There are other ways to add complexity than just adding features, too. The most common other ways are:

  • Expanding the purpose of the software. Generally, just don’t ever do that. Your marketing droids might be drooling over the idea of “making a single piece of software that does your taxes and cooks dinner”, but you should be screaming as loud as you can whenever any suggestion like that comes near your desk. Stick to your purpose–your software just has to do what it does well, and you will succeed, if that purpose is something people need.
  • Adding programmers. Yes, that’s right–adding more people to the team adds complexity, it does not make things simpler. Remember The Mythical Man Month? What he says in there is true because of the complexity equation I explained higher up in this article–if you have ten programmers, adding an eleventh means spending time to groove in that one programmer, plus the time to groove in the existing ten programmers to the new guy, plus the time spent by the new guy interacting with the existing ten programmers.
  • Change things: Any time you change something, you’re adding complexity. Whether it’s a requirement, a design, or just a piece of code, you’re introducing the possibility of bugs, the time required to implement the change, the time required to validate that the new change works with all the other pieces of the software, the time required to decide upon the change, and the time required to track the change, and the time required to test the change. Each change builds on the last in terms of all this complexity, so the more you change, the more and more time each new change is going to take. It’s still important to make certain changes, but you should be making informed decisions about it, not just changing everything on a whim.

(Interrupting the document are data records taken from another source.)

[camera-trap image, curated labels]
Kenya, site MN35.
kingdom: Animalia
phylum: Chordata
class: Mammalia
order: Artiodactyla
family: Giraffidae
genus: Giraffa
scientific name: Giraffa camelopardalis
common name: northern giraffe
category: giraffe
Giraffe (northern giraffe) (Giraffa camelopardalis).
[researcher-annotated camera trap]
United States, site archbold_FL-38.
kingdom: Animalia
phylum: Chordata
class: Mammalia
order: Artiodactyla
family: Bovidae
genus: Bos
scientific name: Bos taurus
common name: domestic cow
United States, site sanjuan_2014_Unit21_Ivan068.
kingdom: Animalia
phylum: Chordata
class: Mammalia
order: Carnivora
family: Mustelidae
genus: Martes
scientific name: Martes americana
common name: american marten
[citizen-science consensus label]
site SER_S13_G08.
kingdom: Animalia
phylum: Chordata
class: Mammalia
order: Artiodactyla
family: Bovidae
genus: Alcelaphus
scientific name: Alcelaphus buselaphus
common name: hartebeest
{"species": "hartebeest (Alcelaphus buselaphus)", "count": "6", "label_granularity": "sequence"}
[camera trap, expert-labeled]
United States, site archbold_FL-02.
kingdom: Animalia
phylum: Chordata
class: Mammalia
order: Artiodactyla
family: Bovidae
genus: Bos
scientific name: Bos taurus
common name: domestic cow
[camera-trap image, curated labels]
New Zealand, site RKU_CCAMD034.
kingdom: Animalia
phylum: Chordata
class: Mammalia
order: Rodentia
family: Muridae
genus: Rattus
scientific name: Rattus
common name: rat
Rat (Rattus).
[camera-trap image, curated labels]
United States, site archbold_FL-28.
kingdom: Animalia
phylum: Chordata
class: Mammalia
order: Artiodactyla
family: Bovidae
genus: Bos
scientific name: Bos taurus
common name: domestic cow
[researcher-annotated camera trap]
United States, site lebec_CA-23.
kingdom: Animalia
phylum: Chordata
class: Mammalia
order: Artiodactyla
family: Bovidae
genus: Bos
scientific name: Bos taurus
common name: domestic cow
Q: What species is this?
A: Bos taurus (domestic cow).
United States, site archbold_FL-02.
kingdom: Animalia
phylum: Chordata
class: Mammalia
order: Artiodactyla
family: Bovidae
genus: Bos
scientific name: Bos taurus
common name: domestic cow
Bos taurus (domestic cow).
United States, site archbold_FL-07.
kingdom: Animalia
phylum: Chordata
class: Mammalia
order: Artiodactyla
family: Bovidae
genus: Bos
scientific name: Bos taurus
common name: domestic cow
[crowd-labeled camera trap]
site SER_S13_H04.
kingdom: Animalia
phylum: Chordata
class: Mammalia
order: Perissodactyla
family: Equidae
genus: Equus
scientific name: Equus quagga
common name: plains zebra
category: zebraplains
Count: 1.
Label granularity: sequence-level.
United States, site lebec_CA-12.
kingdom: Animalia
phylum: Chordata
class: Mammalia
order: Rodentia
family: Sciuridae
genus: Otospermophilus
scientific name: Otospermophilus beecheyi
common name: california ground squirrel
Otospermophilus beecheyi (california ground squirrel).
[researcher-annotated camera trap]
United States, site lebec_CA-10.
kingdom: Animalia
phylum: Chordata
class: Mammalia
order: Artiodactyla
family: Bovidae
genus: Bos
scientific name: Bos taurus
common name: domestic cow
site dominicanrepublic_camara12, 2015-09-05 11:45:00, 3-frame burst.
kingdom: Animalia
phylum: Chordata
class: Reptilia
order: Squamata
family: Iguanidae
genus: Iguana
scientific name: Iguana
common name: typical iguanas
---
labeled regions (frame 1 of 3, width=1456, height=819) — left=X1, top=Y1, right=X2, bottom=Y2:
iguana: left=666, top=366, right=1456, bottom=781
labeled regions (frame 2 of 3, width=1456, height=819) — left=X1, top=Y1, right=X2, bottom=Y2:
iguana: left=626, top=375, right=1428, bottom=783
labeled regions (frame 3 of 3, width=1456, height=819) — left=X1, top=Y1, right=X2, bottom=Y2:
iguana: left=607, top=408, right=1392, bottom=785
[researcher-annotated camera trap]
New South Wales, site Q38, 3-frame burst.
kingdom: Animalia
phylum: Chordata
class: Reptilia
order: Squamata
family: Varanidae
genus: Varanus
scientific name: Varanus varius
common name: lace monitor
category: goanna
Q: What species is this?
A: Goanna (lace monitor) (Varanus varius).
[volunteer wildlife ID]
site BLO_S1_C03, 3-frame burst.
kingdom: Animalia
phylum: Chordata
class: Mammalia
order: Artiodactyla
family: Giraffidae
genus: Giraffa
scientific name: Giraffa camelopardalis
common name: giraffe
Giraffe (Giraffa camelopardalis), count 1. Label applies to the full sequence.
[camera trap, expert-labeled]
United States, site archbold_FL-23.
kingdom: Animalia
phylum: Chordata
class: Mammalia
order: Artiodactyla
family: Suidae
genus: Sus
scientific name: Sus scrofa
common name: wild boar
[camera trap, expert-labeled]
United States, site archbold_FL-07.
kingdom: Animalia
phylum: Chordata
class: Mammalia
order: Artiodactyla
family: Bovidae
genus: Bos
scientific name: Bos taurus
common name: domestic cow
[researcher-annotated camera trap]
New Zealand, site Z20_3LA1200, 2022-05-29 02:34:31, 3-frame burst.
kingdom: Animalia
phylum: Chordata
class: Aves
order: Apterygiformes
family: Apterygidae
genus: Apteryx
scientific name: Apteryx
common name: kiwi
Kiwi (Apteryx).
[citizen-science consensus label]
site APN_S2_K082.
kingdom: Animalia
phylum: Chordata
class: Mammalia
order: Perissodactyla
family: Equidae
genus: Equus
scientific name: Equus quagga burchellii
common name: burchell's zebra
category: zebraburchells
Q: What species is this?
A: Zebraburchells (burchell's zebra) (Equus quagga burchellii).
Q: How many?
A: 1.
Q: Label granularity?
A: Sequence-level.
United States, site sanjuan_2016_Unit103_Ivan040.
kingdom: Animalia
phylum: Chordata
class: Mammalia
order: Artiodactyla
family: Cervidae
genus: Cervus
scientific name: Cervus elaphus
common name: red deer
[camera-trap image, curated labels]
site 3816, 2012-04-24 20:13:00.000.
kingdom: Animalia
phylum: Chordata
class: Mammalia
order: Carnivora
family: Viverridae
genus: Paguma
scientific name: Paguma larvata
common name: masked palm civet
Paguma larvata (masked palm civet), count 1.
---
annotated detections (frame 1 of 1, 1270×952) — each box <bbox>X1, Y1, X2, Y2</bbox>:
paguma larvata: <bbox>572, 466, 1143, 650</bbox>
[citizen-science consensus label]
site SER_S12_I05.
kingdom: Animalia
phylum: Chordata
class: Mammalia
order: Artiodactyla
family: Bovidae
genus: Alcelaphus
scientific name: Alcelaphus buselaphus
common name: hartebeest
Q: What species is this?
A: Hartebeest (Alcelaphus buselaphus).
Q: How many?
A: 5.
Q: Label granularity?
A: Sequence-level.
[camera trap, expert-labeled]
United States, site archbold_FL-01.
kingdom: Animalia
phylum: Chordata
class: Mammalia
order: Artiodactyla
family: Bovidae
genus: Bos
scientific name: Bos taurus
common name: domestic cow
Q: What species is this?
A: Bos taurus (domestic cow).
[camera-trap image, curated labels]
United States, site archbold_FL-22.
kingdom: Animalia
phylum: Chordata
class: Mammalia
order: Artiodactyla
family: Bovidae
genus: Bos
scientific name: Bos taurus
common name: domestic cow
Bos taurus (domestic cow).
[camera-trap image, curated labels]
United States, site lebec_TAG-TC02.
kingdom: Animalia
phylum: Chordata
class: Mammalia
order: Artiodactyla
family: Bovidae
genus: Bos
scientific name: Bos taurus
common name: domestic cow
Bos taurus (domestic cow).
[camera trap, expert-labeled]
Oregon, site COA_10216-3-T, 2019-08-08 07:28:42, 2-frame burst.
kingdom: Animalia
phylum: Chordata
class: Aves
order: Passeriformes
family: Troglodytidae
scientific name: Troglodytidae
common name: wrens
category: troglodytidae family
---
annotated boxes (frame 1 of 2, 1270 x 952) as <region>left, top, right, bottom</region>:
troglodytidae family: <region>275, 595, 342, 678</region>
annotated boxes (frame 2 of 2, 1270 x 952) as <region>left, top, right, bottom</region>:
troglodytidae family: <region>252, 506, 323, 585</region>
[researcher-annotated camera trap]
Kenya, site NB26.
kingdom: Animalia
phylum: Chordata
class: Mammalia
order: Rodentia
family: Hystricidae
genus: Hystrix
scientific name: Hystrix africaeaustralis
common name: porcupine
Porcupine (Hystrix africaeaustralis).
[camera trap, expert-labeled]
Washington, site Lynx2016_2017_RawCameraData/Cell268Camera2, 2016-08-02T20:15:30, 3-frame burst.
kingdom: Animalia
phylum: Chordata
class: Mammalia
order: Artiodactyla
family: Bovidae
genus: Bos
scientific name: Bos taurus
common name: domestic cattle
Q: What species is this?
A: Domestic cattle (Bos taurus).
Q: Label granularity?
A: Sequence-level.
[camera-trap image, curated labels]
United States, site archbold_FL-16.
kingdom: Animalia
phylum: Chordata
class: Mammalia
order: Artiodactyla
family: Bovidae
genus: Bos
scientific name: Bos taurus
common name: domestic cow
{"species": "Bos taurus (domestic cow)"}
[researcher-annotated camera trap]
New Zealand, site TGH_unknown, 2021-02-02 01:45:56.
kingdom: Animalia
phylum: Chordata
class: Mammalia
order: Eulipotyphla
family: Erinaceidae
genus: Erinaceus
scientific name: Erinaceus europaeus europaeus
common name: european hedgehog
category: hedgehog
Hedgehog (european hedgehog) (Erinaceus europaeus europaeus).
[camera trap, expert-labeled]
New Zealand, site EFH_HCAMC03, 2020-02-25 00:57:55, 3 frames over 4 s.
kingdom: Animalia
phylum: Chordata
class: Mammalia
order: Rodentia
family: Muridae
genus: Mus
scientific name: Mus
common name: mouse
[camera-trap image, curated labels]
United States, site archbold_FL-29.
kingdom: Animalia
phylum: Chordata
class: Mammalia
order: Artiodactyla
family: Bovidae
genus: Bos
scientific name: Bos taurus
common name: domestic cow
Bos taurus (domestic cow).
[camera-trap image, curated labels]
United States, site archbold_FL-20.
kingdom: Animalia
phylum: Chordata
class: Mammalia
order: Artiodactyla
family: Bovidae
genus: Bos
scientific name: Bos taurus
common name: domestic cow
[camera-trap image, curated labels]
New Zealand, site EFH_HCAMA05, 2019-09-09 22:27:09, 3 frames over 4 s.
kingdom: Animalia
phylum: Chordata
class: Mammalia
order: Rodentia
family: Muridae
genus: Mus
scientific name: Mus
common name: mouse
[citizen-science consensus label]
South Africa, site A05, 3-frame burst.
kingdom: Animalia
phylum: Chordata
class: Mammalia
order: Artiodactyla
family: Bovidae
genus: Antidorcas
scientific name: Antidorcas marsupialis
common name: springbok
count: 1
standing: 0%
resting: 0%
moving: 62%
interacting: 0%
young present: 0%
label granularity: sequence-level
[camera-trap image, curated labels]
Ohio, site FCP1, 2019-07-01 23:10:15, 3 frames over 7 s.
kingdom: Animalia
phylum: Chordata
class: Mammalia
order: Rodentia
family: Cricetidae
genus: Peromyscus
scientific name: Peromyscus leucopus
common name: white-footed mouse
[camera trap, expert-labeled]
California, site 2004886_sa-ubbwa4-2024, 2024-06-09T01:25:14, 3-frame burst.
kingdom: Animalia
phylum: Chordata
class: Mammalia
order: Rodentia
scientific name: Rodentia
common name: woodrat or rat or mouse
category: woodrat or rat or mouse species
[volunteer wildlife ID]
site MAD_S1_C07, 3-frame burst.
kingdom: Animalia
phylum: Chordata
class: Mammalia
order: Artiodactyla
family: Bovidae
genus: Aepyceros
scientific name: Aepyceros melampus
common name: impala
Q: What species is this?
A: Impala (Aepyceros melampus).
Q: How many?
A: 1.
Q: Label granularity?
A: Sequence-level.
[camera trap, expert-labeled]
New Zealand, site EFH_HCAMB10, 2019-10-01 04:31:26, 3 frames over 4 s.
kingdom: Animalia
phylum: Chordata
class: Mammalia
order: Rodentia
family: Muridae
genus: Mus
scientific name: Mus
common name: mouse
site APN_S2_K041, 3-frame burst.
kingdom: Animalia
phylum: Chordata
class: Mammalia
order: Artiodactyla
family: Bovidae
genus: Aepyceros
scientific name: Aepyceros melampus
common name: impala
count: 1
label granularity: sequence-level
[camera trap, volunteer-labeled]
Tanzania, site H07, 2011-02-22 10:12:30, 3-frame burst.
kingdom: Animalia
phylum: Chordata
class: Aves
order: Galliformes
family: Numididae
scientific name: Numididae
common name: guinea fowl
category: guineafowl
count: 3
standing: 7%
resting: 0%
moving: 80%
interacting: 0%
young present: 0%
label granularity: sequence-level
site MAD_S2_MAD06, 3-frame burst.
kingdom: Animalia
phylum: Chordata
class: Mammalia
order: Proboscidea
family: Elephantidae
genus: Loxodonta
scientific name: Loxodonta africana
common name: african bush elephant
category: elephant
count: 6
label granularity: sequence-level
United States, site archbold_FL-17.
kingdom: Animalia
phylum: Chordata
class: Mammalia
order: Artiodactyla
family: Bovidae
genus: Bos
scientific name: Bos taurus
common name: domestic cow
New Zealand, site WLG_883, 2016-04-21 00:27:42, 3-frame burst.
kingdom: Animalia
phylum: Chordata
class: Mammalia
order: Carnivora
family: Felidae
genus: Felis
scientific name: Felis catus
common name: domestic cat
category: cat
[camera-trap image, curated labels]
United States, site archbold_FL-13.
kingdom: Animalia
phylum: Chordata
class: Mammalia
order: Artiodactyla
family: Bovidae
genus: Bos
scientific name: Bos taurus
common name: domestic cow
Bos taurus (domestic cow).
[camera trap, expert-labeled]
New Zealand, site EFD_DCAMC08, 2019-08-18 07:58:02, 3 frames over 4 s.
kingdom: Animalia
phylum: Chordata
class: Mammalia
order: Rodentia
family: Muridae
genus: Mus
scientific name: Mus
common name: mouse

  • Lock-In to bad technologies. This is where you make a bad decision about your backend or libraries and then are stuck with it for a long time because you’re so dependent on it. Obviously “bad technology” is very subjective, but sometimes there are obvious good choices and obvious bad ones. For example, if you need an embedded scripting language, Lua is generally considered to be a good choice, and “write our own” would probably be one of the worse choices, depending on the situation. It’s definitely relative–it’s not like there’s only one good choice and all the rest are bad, but some choices might make your life easier than others.
  • Poor design or no design. Basically, this just means “a failure to plan for change.” Things are going to change, and that requires design work, to maintain simplicity while the project grows. Failing to do this can introduce massive complexity very fast, because suddenly each new feature quadruples the complexity of the code instead of just adding a little bit to the complexity.
  • Re-inventing the wheel. For example, if you invent your own protocol when a perfectly good one exists, you’re going to be spending a lot of time working on the protocol, when you could just be working on your software. You should basically never have any huge invented-in-house dependency, like a webserver, a protocol, or a major library, unless that is your product.

The thing about all of these is that they’re insidious. Most of them only do long-term damage–something you won’t see for a year or more. So when somebody proposes them, often they sound harmless! And even when you start implementing them, maybe they seem fine. But as time goes on–and particularly as more and more of these stack up–the complexity becomes more apparent and grows and grows and grows, until you’re another victim of that ever-so-common horror story: “The Never-Shipping Product.” (Which is nowhere near as cool as The Neverending Story, believe me.)